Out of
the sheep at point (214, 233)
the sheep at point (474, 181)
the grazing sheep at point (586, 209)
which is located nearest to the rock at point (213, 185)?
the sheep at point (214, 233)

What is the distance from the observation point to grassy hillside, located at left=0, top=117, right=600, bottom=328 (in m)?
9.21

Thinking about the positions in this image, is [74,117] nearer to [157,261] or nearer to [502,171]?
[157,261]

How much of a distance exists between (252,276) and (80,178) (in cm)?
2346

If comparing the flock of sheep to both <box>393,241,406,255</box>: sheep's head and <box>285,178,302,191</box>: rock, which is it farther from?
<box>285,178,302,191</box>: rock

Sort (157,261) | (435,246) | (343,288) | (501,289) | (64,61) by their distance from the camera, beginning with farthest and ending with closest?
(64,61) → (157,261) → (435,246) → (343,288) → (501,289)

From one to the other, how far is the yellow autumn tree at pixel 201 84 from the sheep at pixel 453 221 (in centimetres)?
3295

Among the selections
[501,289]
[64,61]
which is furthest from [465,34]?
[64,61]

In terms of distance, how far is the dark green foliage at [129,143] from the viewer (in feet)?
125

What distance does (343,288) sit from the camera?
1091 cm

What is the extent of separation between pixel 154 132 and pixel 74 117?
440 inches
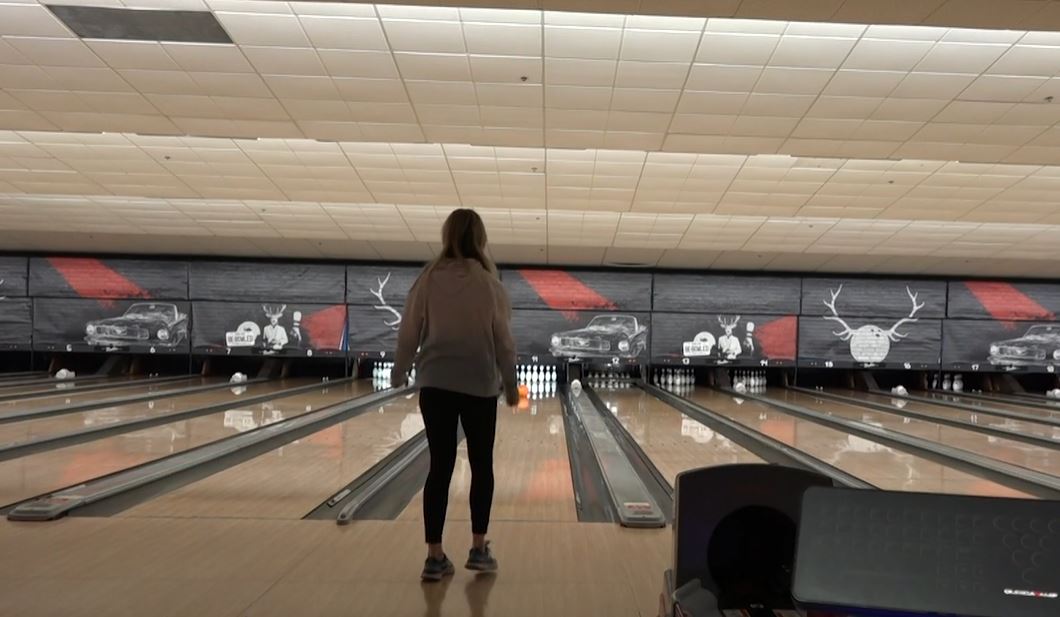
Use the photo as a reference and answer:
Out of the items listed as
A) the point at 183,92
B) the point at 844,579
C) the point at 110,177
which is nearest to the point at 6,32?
the point at 183,92

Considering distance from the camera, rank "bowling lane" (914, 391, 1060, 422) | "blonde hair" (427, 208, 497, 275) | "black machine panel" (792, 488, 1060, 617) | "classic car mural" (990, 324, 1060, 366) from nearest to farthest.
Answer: "black machine panel" (792, 488, 1060, 617) → "blonde hair" (427, 208, 497, 275) → "bowling lane" (914, 391, 1060, 422) → "classic car mural" (990, 324, 1060, 366)

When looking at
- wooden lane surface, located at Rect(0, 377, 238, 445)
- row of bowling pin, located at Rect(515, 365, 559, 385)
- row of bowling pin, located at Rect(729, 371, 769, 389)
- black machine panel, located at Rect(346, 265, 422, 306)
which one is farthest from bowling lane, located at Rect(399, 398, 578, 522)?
row of bowling pin, located at Rect(729, 371, 769, 389)

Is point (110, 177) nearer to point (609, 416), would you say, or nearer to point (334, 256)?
point (334, 256)

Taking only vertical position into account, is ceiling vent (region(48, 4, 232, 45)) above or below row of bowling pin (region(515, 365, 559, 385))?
above

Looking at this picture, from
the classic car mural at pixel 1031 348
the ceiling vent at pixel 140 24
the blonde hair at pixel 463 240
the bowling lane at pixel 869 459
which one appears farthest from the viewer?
the classic car mural at pixel 1031 348

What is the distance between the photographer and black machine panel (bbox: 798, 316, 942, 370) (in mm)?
11109

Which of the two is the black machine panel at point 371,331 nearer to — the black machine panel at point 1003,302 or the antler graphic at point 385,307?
the antler graphic at point 385,307

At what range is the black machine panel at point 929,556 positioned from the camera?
108 cm

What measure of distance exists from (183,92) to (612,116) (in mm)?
2666

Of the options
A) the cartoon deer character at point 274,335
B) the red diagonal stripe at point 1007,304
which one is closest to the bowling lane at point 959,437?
the red diagonal stripe at point 1007,304

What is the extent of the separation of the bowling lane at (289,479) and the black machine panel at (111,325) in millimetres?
6307

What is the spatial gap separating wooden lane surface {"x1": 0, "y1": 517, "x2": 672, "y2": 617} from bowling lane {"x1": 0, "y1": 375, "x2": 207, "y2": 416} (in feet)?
14.1

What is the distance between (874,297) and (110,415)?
32.6ft

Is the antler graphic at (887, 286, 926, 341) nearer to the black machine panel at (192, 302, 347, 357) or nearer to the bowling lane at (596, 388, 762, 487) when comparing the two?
the bowling lane at (596, 388, 762, 487)
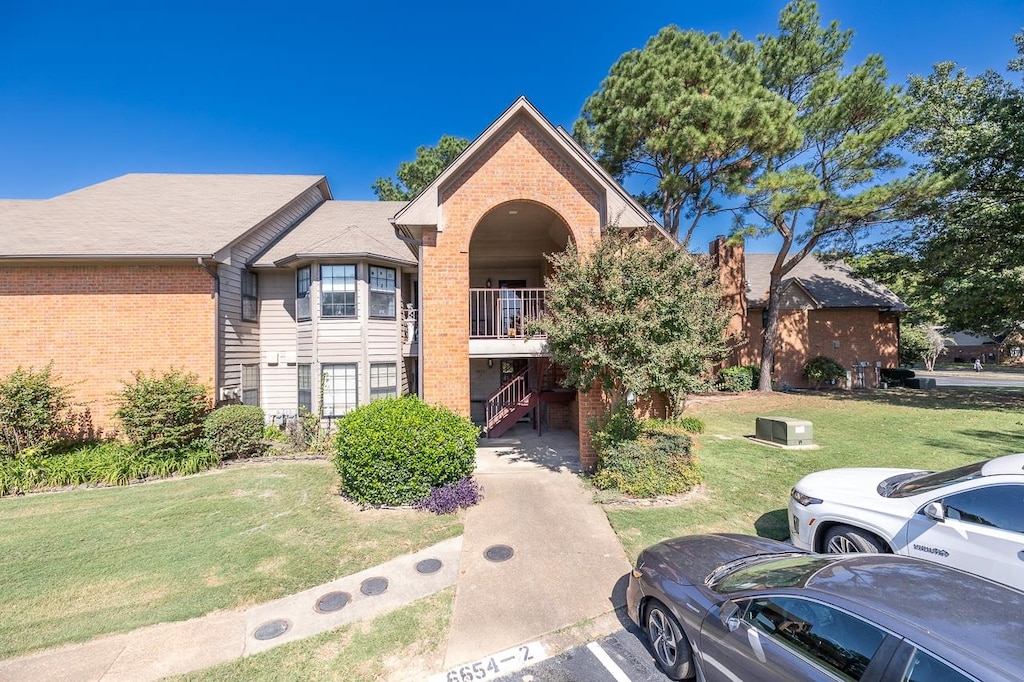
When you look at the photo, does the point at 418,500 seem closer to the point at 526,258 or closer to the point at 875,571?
the point at 875,571

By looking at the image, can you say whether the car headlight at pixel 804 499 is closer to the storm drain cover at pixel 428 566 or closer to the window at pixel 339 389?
the storm drain cover at pixel 428 566

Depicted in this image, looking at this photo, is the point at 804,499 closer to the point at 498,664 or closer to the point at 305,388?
the point at 498,664

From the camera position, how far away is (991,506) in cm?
422

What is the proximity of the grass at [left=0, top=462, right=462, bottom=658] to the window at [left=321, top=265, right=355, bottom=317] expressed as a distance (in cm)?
558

■ ■ ■ ■ ■ ■ ■

AIM OF THE EXERCISE:
Write out all of the lines above again, substituting "lens" for every "camera" and leaving everything else as it is. Do not include the pictures.

FINISHED TASK:
Out of
the sheep at point (214, 233)
the sheep at point (474, 181)
the grazing sheep at point (586, 209)
which is located nearest to the rock at point (213, 185)?
the sheep at point (214, 233)

What is the distance from the observation point to grassy hillside, located at left=0, top=117, right=600, bottom=328 (in m)?
9.21

Thinking about the positions in this image, is [74,117] nearer to [157,261] or nearer to [502,171]?
[157,261]

How much of a distance exists between (252,276) and (80,178) (in cm)?
2346

If comparing the flock of sheep to both <box>393,241,406,255</box>: sheep's head and <box>285,178,302,191</box>: rock, which is it farther from?
<box>285,178,302,191</box>: rock

Sort (157,261) | (435,246) | (343,288) | (501,289) | (64,61) by their distance from the lens, beginning with farthest and ending with closest?
(64,61) → (157,261) → (435,246) → (343,288) → (501,289)

From one to the other, how far is the yellow autumn tree at pixel 201 84 from the sheep at pixel 453 221 (in centimetres)?
3295

Among the selections
[501,289]
[64,61]
which is furthest from [465,34]?
[64,61]

In terms of distance, how far is the dark green foliage at [129,143] from the viewer (in feet)?
125

What distance does (343,288) sit from the lens?
1091 cm

What is the extent of separation between pixel 154 132 and pixel 74 117?
440 inches
Use the photo as a reference and answer:
Out of the items listed as
A) the point at 183,92
B) the point at 844,579
C) the point at 110,177
which is nearest to the point at 6,32?
the point at 183,92

Considering distance from the lens, rank "bowling lane" (914, 391, 1060, 422) | "blonde hair" (427, 208, 497, 275) | "black machine panel" (792, 488, 1060, 617) | "classic car mural" (990, 324, 1060, 366) from nearest to farthest.
Answer: "black machine panel" (792, 488, 1060, 617) → "blonde hair" (427, 208, 497, 275) → "bowling lane" (914, 391, 1060, 422) → "classic car mural" (990, 324, 1060, 366)

When looking at
- wooden lane surface, located at Rect(0, 377, 238, 445)
- row of bowling pin, located at Rect(515, 365, 559, 385)
- row of bowling pin, located at Rect(729, 371, 769, 389)
- black machine panel, located at Rect(346, 265, 422, 306)
which one is farthest from bowling lane, located at Rect(399, 398, 578, 522)?
row of bowling pin, located at Rect(729, 371, 769, 389)

Is point (110, 177) nearer to point (609, 416), would you say, or nearer to point (334, 256)?
point (334, 256)

Taking only vertical position into account, is ceiling vent (region(48, 4, 232, 45)) above or below row of bowling pin (region(515, 365, 559, 385))?
above

Looking at this picture, from
the classic car mural at pixel 1031 348
the ceiling vent at pixel 140 24
the blonde hair at pixel 463 240
the bowling lane at pixel 869 459
which one appears farthest from the viewer?
the classic car mural at pixel 1031 348

What is the distance between the photographer and black machine panel (bbox: 798, 316, 942, 370) (in mm)?
11109

Which of the two is the black machine panel at point 371,331 nearer to — the black machine panel at point 1003,302 or the antler graphic at point 385,307?
the antler graphic at point 385,307

At what range is the black machine panel at point 929,556 positioned from the lens?
108 cm

What measure of distance exists from (183,92) to (612,116) (in mm)?
2666

Of the options
A) the cartoon deer character at point 274,335
B) the red diagonal stripe at point 1007,304
which one is closest to the bowling lane at point 959,437?
the red diagonal stripe at point 1007,304

What is the extent of the separation of the bowling lane at (289,479) and the black machine panel at (111,325) in millimetres?
6307

What is the spatial gap separating wooden lane surface {"x1": 0, "y1": 517, "x2": 672, "y2": 617} from bowling lane {"x1": 0, "y1": 375, "x2": 207, "y2": 416} (in feet)?
14.1

What is the distance between (874,297) and (110,415)?
32.6ft

Is the antler graphic at (887, 286, 926, 341) nearer to the black machine panel at (192, 302, 347, 357) or nearer to the bowling lane at (596, 388, 762, 487) when comparing the two?
the bowling lane at (596, 388, 762, 487)
When you look at the photo, does the point at 418,500 seem closer to the point at 526,258 or closer to the point at 875,571?
the point at 875,571

By looking at the image, can you say whether the car headlight at pixel 804 499 is closer to the storm drain cover at pixel 428 566 or closer to the window at pixel 339 389?
the storm drain cover at pixel 428 566

Depicted in this image, looking at this photo, is the point at 804,499 closer to the point at 498,664 or closer to the point at 305,388?
the point at 498,664

From the lens position, how far away is (991,506) in cm?
422

What is the proximity of the grass at [left=0, top=462, right=462, bottom=658] to the window at [left=321, top=265, right=355, bottom=317] expressed as a distance (in cm)?
558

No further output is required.